Well, first off, it was great to finally meet some of you face to face!  Always nice to see Uncle Bubba, great to finally meet Bruce B and Wittdog!  Brian J is a hoot...can only imagine how much fun he was the night before!  Very cool to meet Rich Decker...and Unity made the drive to spectate and meet folks as well!  That was a cool surprise, John!

Of course it was great meeting Ludichris for the first time!    His team was great and very nice...My man Dallas sacked up and did well for the episode he found himself in earlier!    Good job Dallas!  Of course it was a pleasure meeting Diva Q, Impalier17 and the rest of the Diva Q crew!  I met both Diva's..."turn in time Diva" and "regular Diva"    You both were very nice!

Oommpappy is a great guy!  Him and his wife really turned out some great tasting food...especially that brisket I never tasted!  

Of course the highlight was meeting Bill TGG and getting him to admit that he was wrong this whole time about me not showing!  And the tape proves it...thanks for the poster, Bill!!

Thank you all for making me and my wife feel welcome and letting me take film and pics of all your stuff...it is certainly appreciated!  I had a wonderful time and look forward to seeing all of you again...and maybe some more, next year!  
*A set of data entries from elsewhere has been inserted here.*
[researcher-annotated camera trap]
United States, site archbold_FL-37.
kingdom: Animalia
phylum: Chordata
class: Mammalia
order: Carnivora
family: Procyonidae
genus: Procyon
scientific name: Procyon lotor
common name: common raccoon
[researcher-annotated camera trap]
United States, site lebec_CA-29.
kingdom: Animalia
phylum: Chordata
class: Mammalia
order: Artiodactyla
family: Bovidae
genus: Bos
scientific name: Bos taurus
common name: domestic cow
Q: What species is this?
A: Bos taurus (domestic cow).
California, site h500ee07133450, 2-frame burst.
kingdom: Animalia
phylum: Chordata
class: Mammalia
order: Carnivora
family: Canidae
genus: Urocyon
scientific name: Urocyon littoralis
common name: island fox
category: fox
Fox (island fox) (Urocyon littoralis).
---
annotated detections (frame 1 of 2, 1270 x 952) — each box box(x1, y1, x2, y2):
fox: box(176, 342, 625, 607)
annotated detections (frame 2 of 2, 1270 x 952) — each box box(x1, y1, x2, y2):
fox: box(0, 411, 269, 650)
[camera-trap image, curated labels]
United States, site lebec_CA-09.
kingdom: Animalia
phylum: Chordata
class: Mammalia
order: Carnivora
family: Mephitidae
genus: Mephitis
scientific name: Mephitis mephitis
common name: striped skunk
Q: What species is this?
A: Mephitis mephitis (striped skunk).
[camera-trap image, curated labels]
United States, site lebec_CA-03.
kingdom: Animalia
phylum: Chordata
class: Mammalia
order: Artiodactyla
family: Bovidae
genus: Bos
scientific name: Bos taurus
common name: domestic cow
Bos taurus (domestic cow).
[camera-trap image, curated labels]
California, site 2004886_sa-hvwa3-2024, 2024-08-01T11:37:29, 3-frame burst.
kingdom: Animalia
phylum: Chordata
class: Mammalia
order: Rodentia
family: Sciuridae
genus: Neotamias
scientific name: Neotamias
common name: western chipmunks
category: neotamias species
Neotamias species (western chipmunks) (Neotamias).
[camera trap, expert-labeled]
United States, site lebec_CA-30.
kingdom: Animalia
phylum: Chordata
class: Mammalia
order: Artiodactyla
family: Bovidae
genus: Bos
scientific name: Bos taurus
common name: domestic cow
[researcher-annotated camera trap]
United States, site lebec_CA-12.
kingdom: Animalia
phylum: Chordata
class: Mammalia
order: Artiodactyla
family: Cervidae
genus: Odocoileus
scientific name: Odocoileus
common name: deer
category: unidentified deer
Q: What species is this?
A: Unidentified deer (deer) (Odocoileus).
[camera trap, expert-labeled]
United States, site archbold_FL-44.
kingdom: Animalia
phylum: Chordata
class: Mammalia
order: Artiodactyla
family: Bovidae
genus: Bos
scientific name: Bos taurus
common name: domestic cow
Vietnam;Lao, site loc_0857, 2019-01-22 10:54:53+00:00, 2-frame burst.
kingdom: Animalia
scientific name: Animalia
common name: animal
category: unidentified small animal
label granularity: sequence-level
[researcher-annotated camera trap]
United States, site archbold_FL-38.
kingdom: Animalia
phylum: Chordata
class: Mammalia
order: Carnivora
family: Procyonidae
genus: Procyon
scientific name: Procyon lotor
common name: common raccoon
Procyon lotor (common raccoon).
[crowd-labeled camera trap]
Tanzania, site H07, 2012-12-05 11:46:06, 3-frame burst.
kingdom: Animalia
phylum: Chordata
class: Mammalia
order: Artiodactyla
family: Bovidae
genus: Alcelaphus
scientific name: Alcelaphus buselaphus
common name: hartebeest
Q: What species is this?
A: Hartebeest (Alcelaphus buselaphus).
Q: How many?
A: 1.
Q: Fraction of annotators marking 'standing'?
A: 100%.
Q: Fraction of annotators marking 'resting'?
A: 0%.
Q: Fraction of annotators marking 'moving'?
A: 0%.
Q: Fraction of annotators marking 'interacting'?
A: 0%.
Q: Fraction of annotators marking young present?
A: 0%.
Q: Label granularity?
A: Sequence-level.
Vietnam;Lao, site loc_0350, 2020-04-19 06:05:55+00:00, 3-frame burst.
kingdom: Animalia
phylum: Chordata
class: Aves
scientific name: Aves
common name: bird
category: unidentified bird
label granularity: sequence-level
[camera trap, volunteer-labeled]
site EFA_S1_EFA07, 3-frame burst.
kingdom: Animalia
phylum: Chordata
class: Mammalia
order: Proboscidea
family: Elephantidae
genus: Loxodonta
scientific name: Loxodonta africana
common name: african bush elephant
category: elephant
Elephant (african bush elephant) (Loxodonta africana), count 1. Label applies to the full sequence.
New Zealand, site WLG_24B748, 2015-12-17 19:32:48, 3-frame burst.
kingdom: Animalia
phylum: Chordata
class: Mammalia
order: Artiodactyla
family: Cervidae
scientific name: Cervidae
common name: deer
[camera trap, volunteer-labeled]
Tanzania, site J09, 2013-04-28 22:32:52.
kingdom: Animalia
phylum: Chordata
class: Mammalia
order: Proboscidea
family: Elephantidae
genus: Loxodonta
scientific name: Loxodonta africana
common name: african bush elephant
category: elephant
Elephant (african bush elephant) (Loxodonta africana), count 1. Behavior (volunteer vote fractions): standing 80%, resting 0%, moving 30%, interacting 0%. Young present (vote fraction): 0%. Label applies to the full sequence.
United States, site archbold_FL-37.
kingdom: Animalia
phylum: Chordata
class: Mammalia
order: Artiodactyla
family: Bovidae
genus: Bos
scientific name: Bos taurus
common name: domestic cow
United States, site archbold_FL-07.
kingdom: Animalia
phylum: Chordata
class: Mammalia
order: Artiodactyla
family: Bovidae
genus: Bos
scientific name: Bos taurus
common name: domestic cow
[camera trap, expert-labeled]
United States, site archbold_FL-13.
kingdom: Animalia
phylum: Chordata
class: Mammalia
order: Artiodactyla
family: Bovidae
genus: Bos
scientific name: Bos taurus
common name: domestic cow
All of you are big reasons why the forum continues to grow and gain respect in the competition community!!  I am honored to have met all of you!!  Thanks a million!


----------



## Woodman1 (Oct 1, 2007)

Too bad you did not get a chance to meet me! :roll:


----------



## Greg Rempe (Oct 1, 2007)

Woodman said:
			
		

> Too bad you did not get a chance to meet me! :roll:



Is it?


----------



## Uncle Bubba (Oct 1, 2007)

Greg Rempe said:
			
		

> Woodman said:
> 
> 
> 
> ...



I think that was the plan all along.  As soon as he found out you weren't going to be there he decides to show up. [smilie=a_hrm.gif]


----------



## Uncle Bubba (Oct 1, 2007)

brian j said:
			
		

> it was great meeting you too greg but you should have had some knob creek.



He's had enough knob.  

creek that is...


----------



## Adrienne1 (Oct 1, 2007)

Uncle Bubba said:
			
		

> He's had enough knob.



I honestly did not think that was possible!!


----------